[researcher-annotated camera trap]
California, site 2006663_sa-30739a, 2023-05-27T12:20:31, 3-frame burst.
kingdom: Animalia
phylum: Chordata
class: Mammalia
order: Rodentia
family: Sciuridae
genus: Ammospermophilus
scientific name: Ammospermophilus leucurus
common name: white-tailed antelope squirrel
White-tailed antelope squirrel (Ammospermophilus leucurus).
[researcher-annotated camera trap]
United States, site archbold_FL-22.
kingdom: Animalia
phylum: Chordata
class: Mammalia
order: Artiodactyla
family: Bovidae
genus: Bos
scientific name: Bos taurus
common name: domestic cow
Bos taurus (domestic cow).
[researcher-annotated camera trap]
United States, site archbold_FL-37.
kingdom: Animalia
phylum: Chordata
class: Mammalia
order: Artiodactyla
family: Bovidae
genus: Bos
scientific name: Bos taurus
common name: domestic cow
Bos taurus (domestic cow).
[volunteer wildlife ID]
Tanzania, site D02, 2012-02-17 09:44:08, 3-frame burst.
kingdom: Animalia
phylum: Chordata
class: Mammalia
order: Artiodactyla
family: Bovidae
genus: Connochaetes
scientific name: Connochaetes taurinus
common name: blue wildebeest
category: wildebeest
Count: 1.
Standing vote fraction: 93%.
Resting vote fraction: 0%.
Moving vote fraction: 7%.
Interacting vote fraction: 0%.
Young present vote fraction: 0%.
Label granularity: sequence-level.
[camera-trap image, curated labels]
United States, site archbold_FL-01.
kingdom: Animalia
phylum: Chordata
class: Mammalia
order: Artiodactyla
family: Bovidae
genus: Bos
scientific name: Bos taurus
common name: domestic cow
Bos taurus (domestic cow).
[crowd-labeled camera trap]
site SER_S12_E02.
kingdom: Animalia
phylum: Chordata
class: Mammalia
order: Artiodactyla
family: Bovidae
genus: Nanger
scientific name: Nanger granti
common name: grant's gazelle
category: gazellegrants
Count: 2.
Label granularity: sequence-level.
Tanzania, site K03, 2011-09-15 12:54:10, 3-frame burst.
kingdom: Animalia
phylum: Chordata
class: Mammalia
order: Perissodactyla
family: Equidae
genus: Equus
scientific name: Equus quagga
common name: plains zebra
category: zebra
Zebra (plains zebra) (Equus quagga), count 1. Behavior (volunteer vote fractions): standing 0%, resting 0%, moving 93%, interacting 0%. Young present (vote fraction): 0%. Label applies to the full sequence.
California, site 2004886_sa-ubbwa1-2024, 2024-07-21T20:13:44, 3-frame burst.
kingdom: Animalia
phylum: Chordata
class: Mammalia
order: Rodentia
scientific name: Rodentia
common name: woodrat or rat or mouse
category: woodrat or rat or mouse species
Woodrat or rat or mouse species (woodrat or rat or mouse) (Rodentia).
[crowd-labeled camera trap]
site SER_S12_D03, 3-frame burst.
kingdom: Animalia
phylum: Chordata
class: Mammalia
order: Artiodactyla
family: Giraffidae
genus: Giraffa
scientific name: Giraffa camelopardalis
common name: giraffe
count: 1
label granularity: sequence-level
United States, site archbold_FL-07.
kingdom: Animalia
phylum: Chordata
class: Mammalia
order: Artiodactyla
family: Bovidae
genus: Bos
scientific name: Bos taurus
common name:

* Problem requirements
Every line from the line containing "scientific name: Rodentia" through the line containing "family: Giraffidae" in the records above must be retyped exactly. Leave out the rest.

* Reply
scientific name: Rodentia
common name: woodrat or rat or mouse
category: woodrat or rat or mouse species
Woodrat or rat or mouse species (woodrat or rat or mouse) (Rodentia).
[crowd-labeled camera trap]
site SER_S12_D03, 3-frame burst.
kingdom: Animalia
phylum: Chordata
class: Mammalia
order: Artiodactyla
family: Giraffidae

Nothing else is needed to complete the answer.